TinyLLM: Learning a Small Student from Multiple Large Language Models
- URL: http://arxiv.org/abs/2402.04616v2
- Date: Mon, 1 Apr 2024 01:28:48 GMT
- Title: TinyLLM: Learning a Small Student from Multiple Large Language Models
- Authors: Yijun Tian, Yikun Han, Xiusi Chen, Wei Wang, Nitesh V. Chawla,
- Abstract summary: TinyLLM is a new knowledge distillation paradigm to learn a small student LLM from multiple large teacher LLMs.
We introduce an in-context example generator and a teacher-forcing Chain-of-Thought strategy to ensure that the rationales are accurate and grounded in contextually appropriate scenarios.

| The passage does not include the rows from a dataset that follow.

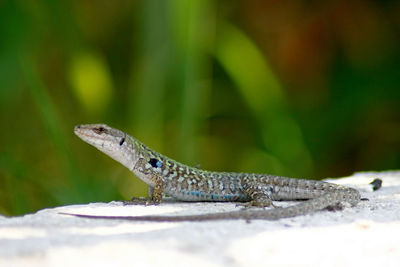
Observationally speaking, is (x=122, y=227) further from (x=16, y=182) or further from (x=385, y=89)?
(x=385, y=89)

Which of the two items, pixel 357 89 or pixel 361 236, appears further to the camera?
pixel 357 89

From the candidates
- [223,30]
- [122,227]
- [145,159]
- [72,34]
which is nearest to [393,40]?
[223,30]

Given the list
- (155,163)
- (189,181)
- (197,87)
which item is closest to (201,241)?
(189,181)

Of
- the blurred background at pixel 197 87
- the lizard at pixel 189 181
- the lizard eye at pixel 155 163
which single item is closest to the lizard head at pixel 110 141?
the lizard at pixel 189 181

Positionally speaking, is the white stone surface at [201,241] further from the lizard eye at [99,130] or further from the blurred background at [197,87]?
the blurred background at [197,87]

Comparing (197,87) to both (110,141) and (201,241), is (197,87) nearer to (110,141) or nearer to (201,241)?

- Score: 23.736611338497244
- License: http://arxiv.org/licenses/nonexclusive-distrib/1.0/
- Abstract: Transferring the reasoning capability from stronger large language models (LLMs) to smaller ones has been quite appealing, as smaller LLMs are more flexible to deploy with less expense. Among the existing solutions, knowledge distillation stands out due to its outstanding efficiency and generalization. However, existing methods suffer from several drawbacks, including limited knowledge diversity and the lack of rich contextual information. To solve the problems and facilitate the learning of compact language models, we propose TinyLLM, a new knowledge distillation paradigm to learn a small student LLM from multiple large teacher LLMs. In particular, we encourage the student LLM to not only generate the correct answers but also understand the rationales behind these answers. Given that different LLMs possess diverse reasoning skills, we guide the student model to assimilate knowledge from various teacher LLMs. We further introduce an in-context example generator and a teacher-forcing Chain-of-Thought strategy to ensure that the rationales are accurate and grounded in contextually appropriate scenarios. Extensive experiments on six datasets across two reasoning tasks demonstrate the superiority of our method. Results show that TinyLLM can outperform large teacher LLMs significantly, despite a considerably smaller model size.